Everyone always argues “we need a strong copyright to protect the authors and their work” (here, for example). Frankly, I’m very suspicious how many authors are in this “we”. Usually, this “we” includes publishers, lawyers and people living off the work of authors but rarely those who actually do the work.

Just two days ago, I stumbled over an article (German) that compared the book market in England and Germany around 1800. The time is interesting because Germany had no copyright before 1837 and England had one for almost a century by that time. Of course, everyone in Germany was arguing that authors were starving and they needed a stronger copyright – just like England.

Before these copyright laws were enacted, the book market in Germany was between five to ten times bigger than that of England. A book in England would cost as much as you’d make in a week – between $500 and $1000 today. As a consequence, only very few people had books. In Germany, everyone could afford books. In 1800, only 700 news books were published in rich England while in poor Germany, they had 4000. They were cheap. Since only a few people could afford the expensive English books, print runs were tiny. A “successful” book would means a print run of 500 to 750. Reprinting was outlawed, so as soon as a book went out of print, it wasn’t available anymore. And who would reprint something that sold only 700 times?

And, surprisingly, the authors could live from their work. Around 1810, the author of a monograph could make 25% to 50% of a year’s income. In England, bestsellers got more but there are only a few bestsellers. It’s nice that 5 or 10 of the most successful authors make millions but isn’t it better when most people make enough for a living?

Yearly income of the most successful authors 2008

Yearly income of the most successful authors 2008

Why did that happen?

Because so many books were printed. Publishers always needed new material, so the authors were in a position of power. Also, “unsuccessful” books sold many thousand times. Publishers also had to keep them in print (as long as it was reasonable) to keep reprinters at bay. With a strong copyright, authors had to beg to be published (except for the few successful ones). Guess what that meant for income.

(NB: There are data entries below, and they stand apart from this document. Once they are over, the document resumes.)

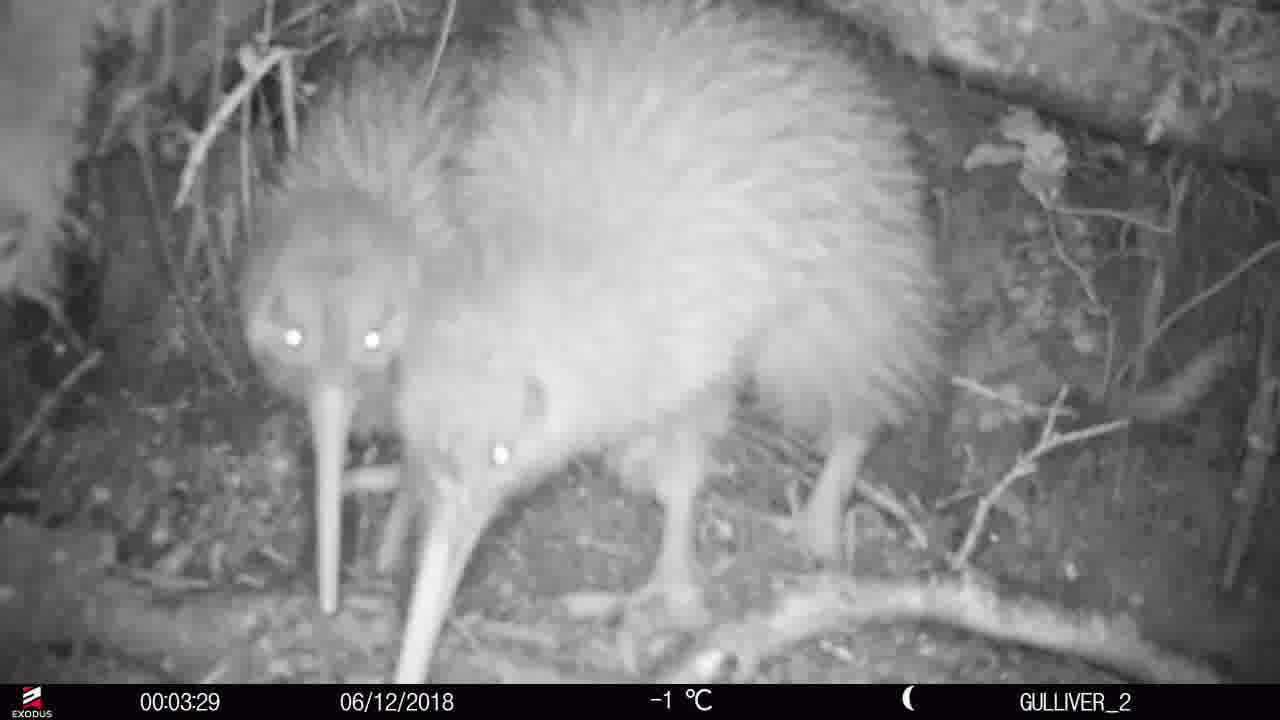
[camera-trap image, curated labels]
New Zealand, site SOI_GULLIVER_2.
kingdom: Animalia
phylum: Chordata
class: Aves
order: Apterygiformes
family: Apterygidae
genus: Apteryx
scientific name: Apteryx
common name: kiwi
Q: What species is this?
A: Kiwi (Apteryx).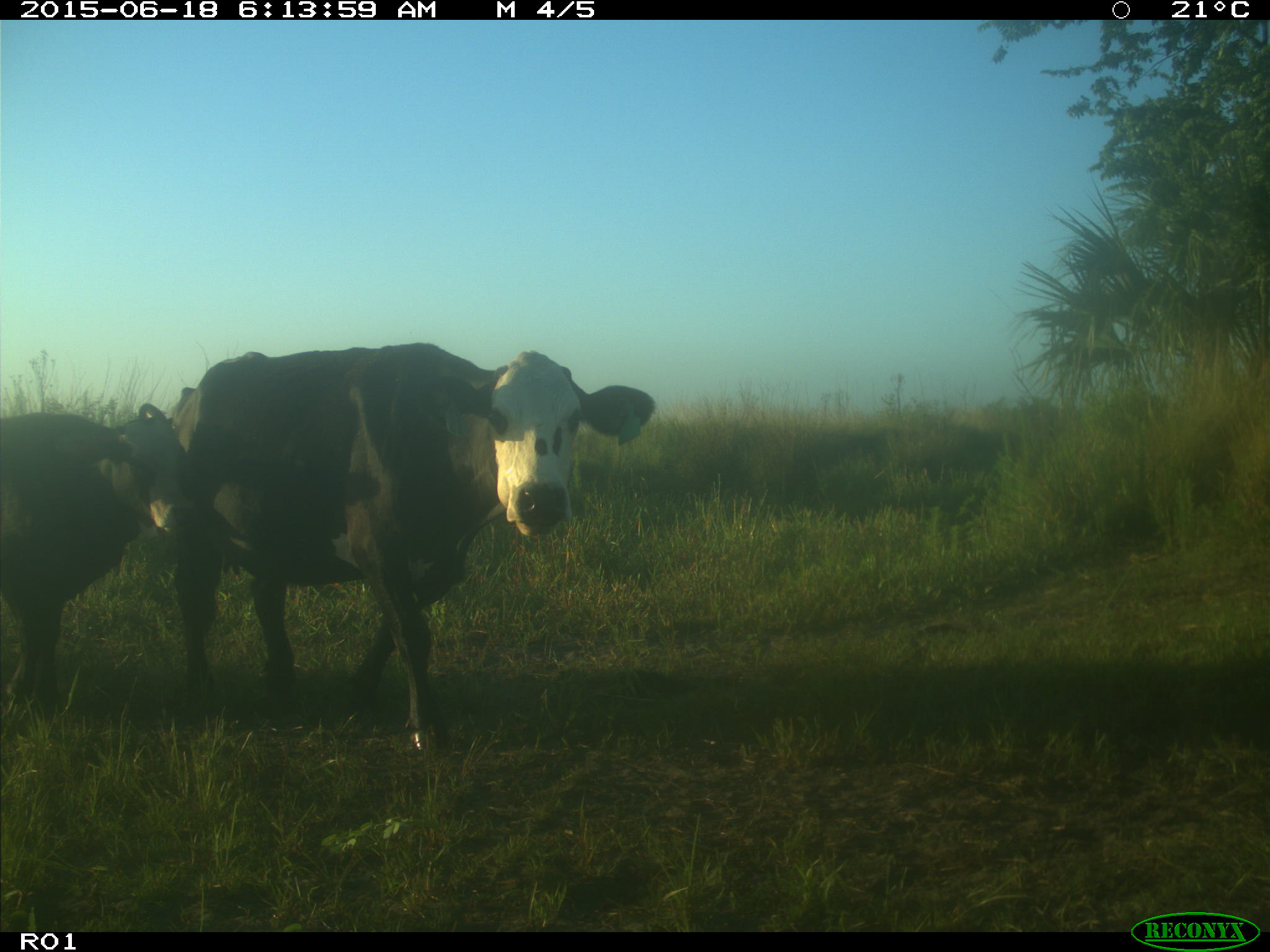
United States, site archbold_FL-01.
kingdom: Animalia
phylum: Chordata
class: Mammalia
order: Artiodactyla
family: Bovidae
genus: Bos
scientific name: Bos taurus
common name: domestic cow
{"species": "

What happens today? Anyone can publish. Google has written software that collects interesting bits of information all over the globe and presents them in a nice, accessible way. Suddenly, the publishers cry out: “We need a stronger copyright.” I bet they do. But I don’t buy it when they add “to protect the rights of our authors.”

Which rights? The ones they take away with slave contracts? “Author gets 4% of the price printed on the book and publisher gets the right to publish the work in any way, forever.”

How many authors do you know which made a fortune from their books? Name five. King. Rowling. Patterson. Clancy (doesn’t even have a web site; poor guy only makes $35 Million/year). Steel. (Source)

I didn’t know two of them and the difference between #1 (Rowling, $300 Million) and #5 (Steel, $30 Million) is tenfold. See the graph for an idea where this leads.

Penguin sells books for £786 Million/year. This weeks bestseller in “Stolen” by Lesley Pearse. Amazon rank  118. I wonder how much of the $780m Ms. Pearse makes.